__Do this__: Return each of the entries below word for word, leaving out the pictures.

__Input__:
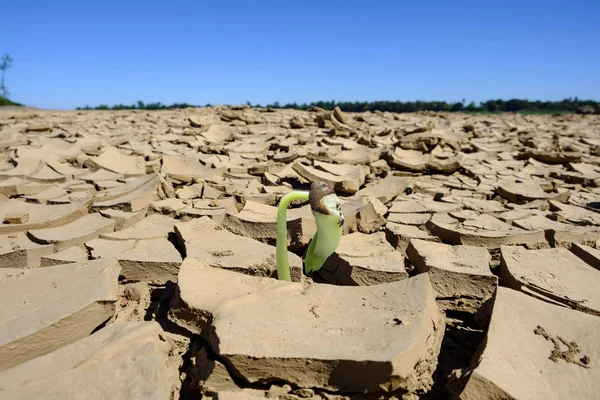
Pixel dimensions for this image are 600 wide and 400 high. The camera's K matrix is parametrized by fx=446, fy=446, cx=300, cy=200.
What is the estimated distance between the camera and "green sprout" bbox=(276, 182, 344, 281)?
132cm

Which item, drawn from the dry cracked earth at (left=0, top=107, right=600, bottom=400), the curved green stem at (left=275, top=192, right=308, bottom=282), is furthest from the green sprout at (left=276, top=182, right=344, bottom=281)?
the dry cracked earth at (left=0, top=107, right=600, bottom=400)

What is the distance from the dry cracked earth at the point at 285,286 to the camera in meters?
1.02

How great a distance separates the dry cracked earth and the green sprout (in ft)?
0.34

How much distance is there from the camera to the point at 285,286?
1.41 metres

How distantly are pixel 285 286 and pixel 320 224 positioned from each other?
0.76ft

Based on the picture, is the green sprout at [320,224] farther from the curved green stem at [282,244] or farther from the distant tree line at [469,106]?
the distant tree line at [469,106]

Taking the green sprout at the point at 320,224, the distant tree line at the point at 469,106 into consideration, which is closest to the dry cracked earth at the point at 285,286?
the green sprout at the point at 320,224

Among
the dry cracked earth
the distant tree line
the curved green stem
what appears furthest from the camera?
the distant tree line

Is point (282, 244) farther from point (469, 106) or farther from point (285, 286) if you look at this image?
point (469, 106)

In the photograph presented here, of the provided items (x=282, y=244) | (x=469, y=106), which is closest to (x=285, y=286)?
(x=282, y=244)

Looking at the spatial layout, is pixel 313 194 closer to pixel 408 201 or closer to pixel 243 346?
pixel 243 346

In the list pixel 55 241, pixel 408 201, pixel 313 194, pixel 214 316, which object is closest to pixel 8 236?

__Solution for this exercise__:
Pixel dimensions for this image are 600 wide and 400 high. The camera's K matrix is parametrized by fx=446, fy=446, cx=300, cy=200.
What is the estimated distance between the camera and "green sprout" bbox=(276, 182, 344, 281)?
132cm

Which item, drawn from the dry cracked earth at (left=0, top=107, right=600, bottom=400), the curved green stem at (left=275, top=192, right=308, bottom=282), is furthest from the green sprout at (left=276, top=182, right=344, bottom=281)?
the dry cracked earth at (left=0, top=107, right=600, bottom=400)

What is the distance from the dry cracked earth at the point at 285,286 to the camera in meters?
1.02

How great a distance separates the dry cracked earth and the green sprout (in ft)?
0.34

How much distance is there from the camera to the point at 285,286?
1.41 metres

How distantly are pixel 285 286 and pixel 320 224 positioned from each other?
0.76ft

Based on the picture, is the green sprout at [320,224] farther from the curved green stem at [282,244] or farther from the distant tree line at [469,106]?
the distant tree line at [469,106]

Taking the green sprout at the point at 320,224, the distant tree line at the point at 469,106 into consideration, which is closest to the dry cracked earth at the point at 285,286?
the green sprout at the point at 320,224

Among
the dry cracked earth
the distant tree line
the curved green stem
what appears furthest from the camera?
the distant tree line

Is point (282, 244) farther from point (469, 106) or farther from point (285, 286) if you look at this image?
point (469, 106)

In the photograph presented here, of the provided items (x=282, y=244) | (x=469, y=106), which is closest to (x=285, y=286)?
(x=282, y=244)

Looking at the spatial layout, is pixel 313 194 closer to pixel 408 201 or closer to pixel 243 346?
pixel 243 346

In the list pixel 55 241, pixel 408 201, pixel 313 194, pixel 214 316, which object is closest to pixel 8 236?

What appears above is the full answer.